TO MY DREAM-LOVE.

By Walter Richard Cassels

Where art thou, oh! my Beautiful? Afar

I seek thee sadly, till the day is done,

And o'er the splendour of the setting sun,

Cold, calm, and silvery, floats the evening star;

Where art thou? Ah! where art thou, hid in light

That haunts me, yet still wraps thee from my sight?

Not wholly — ah! not wholly — still Love's eyes

Trace thy dim beauty through the mystic veil,

Like the young moon that glimmers faint and pale,

At noontide through the sun-web of the skies;

But ah! I ope mine arms, and thou art gone,

And only Memory knows where thou hast shone.

Night — Night the tender, the compassionate,

Binds thee, gem-like, amid her raven hair;

I dream — I see — I feel that thou art there —

And stand all weeping at Sleep's golden gate,

Till the leaves open, and the glory streams

Down through my trancèd soul in radiant dreams.

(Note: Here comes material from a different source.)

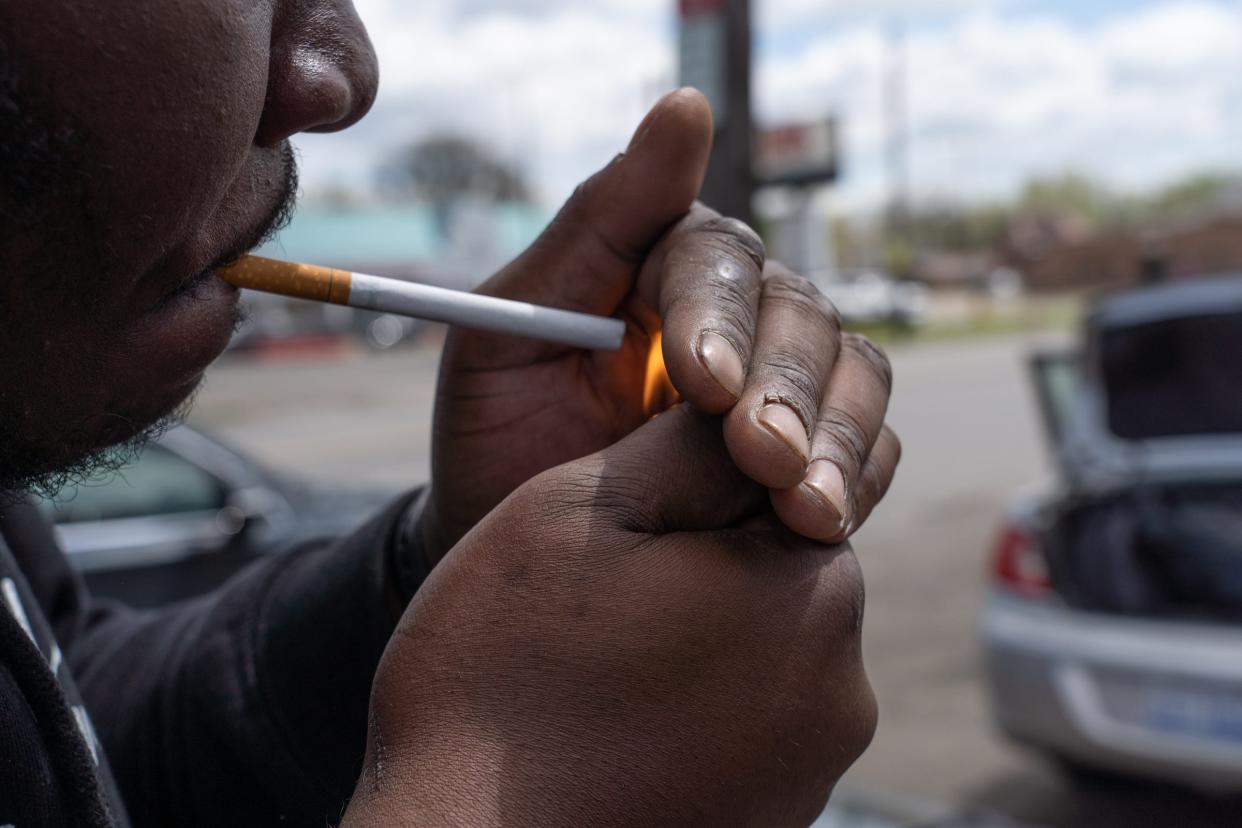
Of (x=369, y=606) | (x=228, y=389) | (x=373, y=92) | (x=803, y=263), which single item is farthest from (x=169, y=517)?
(x=228, y=389)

Too short — too short — soon comes the chilly morn,

To shake from love's boughs all their sleep-born bloom,

And wake my heart back to its bitter doom,

Sending me through the land down-cast, forlorn,

Whilst thou, my Beautiful, art far away,

Bearing the brightness from my joyless day.

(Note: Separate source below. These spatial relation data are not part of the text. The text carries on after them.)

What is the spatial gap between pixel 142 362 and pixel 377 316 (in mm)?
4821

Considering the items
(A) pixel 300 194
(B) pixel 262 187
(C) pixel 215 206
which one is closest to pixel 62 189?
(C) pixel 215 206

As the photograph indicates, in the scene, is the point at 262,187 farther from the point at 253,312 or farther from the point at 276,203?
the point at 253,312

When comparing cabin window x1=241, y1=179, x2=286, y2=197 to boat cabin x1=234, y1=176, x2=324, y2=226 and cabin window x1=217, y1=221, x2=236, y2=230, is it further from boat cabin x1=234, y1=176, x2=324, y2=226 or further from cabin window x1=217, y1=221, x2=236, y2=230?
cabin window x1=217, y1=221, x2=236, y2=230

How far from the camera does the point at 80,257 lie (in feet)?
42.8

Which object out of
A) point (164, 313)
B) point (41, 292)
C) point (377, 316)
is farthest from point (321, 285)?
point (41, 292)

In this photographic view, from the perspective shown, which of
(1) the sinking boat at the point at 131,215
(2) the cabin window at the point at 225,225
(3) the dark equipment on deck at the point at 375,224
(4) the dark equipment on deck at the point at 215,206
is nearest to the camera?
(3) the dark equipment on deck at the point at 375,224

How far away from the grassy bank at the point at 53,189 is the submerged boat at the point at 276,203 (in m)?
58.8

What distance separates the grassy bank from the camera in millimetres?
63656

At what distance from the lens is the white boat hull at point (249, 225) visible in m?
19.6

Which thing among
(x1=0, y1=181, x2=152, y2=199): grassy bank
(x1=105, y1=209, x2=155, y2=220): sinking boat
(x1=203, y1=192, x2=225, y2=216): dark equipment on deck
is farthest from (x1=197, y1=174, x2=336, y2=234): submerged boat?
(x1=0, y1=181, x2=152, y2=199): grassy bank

I stand and gaze across Earth's fairest sea,

And still the plashing of the restless main,

Sounds like the clashing of a prisoner's chain,

That binds me, oh! my Beautiful, from thee.

Oh! sea-bird, flashing past on snow-white wing,

Bear my soul to her in thy wandering.

My heart is weary gazing o'er the sea;

O'er the long dreary lines that close the sky;

Through solemn sun-sets ever mournfully,

Gazing in vain, my Beautiful, for thee;

Hearing the sullen waves for evermore

Dashing around me on the lonely shore.

But tides creep lazily about the sands,

Washing frail landmarks, Lethe-like, away,

And though their records perish day by day,

Still stand I ever, with close claspèd hands,

Gazing far westward o'er the heaving sea,

Gazing in vain, my Beautiful, for thee.